Handle unique parameters for robot instances

We have a software with a lot of parameters and have multiple versions of the same robot. Most the parameters are “general”, meaning they are the same for all of of the robots, some of them are “per series”, meaning each robot series will share the same values (e.g. joint limits, feature flags, etc…), and some of them are “per instance”, meaning each physical robot will have a unique value (e.g. calibration values).

I tried to architecture something that allows us this flexibility while not increasing the maintenance cost of changing a value.

We use ROS1 (for now). I created a hierarchy of YAML file and use YTT. YTT allows to “code” inside the YAML file, and most importantly for us, to merge and override values.

It roughly looks like this:

./acme_config
  ./global
    ./domain.yaml
    ./limits.yaml
    ./controllers.yaml
  ./series
    ./1.0
      ./limits.yaml
    ./1.1
      ./limits.yaml
      ./domain.yaml
# On the robot itself
/etc/acme
  ./calibration.yaml
  ./limits.yaml

I run YTT on this to output a single YAML file that I load using the rosparam directive of roslaunch.

I’ve simplified a bit, for example YTT allow two layers, one called “data-values” that can then be accessed in the more regular YAML file, which I try to use to keep the values separated from the “structure” of the parameters. Also, I can make it so the 1.1 series inherits from the 1.0 series values.

What I don’t like about this architecture is that it adds distance between the parameters and their actual use in the rosnodes. Also, using the “data-values” I can handle backward-compatibility but it’s not always easy.

Did someone else encountered this problem? What are your findings? Any clue how ROS2 would make this easier/more difficult? I guess the Python launch files would add a bit of flexibility.

I am not certain but don’t workspaces and namespaces solve this problem naturally ?

1 Like

I don’t see how. What do you mean?
ROS namespaces allow for multiple node to have separated parameters/topic/services and avoid conflicts. Catkin workspaces allow to correclty handle the dependency chain between packages when building them.

* **BRIEF 1**
Update the robot parameter thread starting with "I run YTT on" and going on through "not always easy.", replacing "YTT" with "the templating tool".
* **BRIEF 2**
Take the robot parameter thread further from its last sentence.
None of the items are needed here.

(Items excerpted from a collection)
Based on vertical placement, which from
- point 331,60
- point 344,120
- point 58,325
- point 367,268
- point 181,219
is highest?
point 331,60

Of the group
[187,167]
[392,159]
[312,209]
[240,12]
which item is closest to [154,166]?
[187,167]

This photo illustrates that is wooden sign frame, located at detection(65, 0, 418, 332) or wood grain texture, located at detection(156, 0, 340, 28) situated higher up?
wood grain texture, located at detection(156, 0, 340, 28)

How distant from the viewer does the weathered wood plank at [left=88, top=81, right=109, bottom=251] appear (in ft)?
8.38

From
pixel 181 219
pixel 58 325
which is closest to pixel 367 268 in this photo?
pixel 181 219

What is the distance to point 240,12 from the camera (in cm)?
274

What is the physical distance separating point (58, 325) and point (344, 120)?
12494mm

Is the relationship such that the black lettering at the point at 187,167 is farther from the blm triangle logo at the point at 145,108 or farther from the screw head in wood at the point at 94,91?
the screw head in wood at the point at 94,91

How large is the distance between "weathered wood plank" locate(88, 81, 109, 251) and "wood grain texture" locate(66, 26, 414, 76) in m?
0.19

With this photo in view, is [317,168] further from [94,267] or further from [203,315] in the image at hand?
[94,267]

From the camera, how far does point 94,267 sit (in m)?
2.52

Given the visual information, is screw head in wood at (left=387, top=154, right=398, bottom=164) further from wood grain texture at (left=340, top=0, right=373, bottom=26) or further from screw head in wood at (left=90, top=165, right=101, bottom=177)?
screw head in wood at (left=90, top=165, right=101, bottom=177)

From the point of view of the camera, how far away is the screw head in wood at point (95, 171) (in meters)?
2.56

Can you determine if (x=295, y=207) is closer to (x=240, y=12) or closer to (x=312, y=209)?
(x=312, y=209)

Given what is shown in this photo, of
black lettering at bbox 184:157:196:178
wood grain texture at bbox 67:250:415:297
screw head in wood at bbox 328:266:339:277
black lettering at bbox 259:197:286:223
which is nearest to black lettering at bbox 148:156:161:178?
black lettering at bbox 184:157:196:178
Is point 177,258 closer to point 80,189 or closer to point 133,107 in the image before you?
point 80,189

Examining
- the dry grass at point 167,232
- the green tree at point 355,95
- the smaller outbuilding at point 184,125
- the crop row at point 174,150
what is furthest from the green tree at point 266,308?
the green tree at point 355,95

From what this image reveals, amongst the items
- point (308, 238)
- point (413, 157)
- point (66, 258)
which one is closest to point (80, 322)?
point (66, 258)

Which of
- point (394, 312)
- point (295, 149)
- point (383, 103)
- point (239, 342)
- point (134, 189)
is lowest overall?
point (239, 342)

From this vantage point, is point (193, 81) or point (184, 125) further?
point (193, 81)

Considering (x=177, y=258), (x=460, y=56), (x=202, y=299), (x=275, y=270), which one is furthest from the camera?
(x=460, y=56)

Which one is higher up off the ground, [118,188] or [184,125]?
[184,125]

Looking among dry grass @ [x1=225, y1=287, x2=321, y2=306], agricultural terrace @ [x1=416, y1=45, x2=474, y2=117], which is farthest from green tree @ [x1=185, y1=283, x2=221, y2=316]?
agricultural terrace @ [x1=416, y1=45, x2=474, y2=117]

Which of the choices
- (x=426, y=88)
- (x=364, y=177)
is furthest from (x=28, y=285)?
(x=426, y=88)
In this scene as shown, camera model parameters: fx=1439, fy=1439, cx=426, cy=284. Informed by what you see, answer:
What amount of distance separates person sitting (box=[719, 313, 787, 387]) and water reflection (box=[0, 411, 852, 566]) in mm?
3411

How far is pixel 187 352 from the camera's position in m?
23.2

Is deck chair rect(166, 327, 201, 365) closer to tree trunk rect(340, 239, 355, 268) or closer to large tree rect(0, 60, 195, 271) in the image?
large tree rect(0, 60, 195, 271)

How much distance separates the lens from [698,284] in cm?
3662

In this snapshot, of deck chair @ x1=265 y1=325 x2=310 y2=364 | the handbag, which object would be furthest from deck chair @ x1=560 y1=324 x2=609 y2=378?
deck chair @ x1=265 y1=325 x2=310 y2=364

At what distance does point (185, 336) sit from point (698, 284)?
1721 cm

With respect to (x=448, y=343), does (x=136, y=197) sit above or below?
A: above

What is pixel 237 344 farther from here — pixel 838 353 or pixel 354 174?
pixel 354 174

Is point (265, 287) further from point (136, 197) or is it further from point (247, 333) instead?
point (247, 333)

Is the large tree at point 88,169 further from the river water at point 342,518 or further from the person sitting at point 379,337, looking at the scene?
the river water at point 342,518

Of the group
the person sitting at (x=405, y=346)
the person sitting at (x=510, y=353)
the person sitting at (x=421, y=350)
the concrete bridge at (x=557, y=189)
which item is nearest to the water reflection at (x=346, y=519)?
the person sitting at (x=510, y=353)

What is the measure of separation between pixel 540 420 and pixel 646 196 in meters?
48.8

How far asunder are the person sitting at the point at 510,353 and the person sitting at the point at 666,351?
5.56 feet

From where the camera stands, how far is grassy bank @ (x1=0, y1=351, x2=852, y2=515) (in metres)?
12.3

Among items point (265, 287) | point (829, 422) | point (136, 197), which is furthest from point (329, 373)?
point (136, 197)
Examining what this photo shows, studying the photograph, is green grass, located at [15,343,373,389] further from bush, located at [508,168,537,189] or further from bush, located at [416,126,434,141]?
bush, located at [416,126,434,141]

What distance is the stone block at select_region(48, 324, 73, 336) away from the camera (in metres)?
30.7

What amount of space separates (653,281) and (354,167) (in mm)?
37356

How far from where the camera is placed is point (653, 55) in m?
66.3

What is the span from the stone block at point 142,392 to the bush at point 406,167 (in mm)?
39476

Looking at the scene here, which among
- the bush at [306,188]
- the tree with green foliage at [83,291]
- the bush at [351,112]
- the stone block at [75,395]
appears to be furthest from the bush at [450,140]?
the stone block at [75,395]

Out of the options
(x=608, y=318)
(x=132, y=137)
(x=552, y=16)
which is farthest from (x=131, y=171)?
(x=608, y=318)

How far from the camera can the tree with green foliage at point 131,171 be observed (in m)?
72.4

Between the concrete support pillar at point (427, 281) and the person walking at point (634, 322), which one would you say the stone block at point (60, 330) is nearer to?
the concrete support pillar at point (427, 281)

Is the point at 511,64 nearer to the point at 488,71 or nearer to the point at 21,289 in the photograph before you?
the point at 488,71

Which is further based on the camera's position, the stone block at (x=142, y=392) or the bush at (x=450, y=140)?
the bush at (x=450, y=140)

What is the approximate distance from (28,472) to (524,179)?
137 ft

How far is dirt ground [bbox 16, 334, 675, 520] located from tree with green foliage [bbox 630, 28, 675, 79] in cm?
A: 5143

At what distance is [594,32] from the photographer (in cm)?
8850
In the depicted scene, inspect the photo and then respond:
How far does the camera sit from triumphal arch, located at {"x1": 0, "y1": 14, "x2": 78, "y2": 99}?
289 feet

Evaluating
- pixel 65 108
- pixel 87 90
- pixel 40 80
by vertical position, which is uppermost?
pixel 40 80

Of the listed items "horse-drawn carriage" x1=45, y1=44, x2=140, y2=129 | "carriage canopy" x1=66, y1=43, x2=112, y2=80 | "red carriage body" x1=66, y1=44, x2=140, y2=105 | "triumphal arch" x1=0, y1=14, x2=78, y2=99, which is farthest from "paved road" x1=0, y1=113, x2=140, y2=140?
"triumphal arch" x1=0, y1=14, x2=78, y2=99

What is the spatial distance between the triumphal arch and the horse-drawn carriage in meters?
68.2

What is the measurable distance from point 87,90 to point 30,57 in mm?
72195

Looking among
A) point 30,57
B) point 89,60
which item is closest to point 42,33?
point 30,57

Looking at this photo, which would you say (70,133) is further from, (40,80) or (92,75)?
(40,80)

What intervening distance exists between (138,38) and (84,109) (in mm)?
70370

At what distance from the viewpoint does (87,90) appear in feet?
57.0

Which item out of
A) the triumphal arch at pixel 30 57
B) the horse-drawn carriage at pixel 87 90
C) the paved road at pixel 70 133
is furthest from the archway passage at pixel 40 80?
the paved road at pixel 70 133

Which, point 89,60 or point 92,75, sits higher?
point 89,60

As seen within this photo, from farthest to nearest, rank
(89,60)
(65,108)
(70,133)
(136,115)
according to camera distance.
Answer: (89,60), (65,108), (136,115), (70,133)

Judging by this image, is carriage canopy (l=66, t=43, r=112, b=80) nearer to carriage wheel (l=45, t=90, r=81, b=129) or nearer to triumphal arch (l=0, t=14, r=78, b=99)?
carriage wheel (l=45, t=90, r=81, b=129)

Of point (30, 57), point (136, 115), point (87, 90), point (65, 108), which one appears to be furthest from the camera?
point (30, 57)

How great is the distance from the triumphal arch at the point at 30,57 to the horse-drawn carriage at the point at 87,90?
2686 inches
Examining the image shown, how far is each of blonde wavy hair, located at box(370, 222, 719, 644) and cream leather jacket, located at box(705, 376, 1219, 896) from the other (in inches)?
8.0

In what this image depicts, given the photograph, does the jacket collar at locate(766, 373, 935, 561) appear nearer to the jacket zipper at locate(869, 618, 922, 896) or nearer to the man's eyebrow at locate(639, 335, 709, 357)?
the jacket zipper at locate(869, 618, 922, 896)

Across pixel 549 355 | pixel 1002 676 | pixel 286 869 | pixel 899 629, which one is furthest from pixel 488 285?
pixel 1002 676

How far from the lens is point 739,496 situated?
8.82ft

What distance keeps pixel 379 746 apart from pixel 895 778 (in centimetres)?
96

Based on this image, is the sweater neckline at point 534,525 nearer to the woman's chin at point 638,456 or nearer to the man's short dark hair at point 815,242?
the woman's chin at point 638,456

* **REPLY 1**
I run the templating tool on this to output a single YAML file that I load using the rosparam directive of roslaunch.

I’ve simplified a bit, for example the templating tool allow two layers, one called “data-values” that can then be accessed in the more regular YAML file, which I try to use to keep the values separated from the “structure” of the parameters. Also, I can make it so the 1.1 series inherits from the 1.0 series values.

What I don’t like about this architecture is that it adds distance between the parameters and their actual use in the rosnodes. Also, using the “data-values” I can handle backward-compatibility but it’s not always easy.

* **REPLY 2**
What I want in the end is for each physical robot to have proper parameters. Let’s say I have the following parameters: allowed_position_error, max_vel, odometry_calibration_factor.

I could create a .launch file for each physical robot and fill the values. However, in the end allowed_position_error will probably be the same for 95% of my robots, max_vel will be the same for all robot of series 1.0, an other value for all robots of series 1.1, and only odometry_calibration_factor will be unique per physical robot. The system I described is meant to reduce the maintenance cost of this, so I can deploy a unique software on all my robots and have the correct values.

I understand your specifications better now, I thought this was a dependency related issue, it is not. I don’t have a ROS2 solution for this.

In ROS 1 it is easy. We have launch files with multiple rosparam load commands that load the config from the most to the least general. It can even merge dicts naturally (but it can only add to them, not remove). The only problem is with lists - these got overwritten instead of appended.

The launch files have an arg which determines robot id and generation from it hostname (but you could use e.g. env vars for that,.too).

2 Likes

Your hierarchical approach is something I’ve seen being used by several robotics companies and I agree that it’s the right one, which is why I based our configuration management capability on it, too. We use this figure to explain it, which just illustrates part of the same hierarchy you already put in words:

Our capabilities all have their own web components you can embed anywhere on the web, and in this case that web components allows you to view and edit these layers of config files (yaml, json, or .env format). Whenever you make a change, it will propagate to all affected robots. So it’s similar to your approach but adds the ability to make changes remotely from the web. So far do only have two layers, fleet and robot, but we want to add the ability to specify additional ones soon.

Feel free to try it out. Would love to get your thoughts and hear what you think is still missing from it. DM me if you need help.

Thanks! I doubt this is compatible with our workflow (e.g. our robots are 100% offline) but I’ll have a look at the features and architecture.

EDIT: I miss-quoted peci1, I wanted to quote @chfritz

We use a similar hierarchy in ROS2. Our order loading order is default config for the node, robot model specific config, location specific config, robot instance specific config. The last parameter loaded is the one used.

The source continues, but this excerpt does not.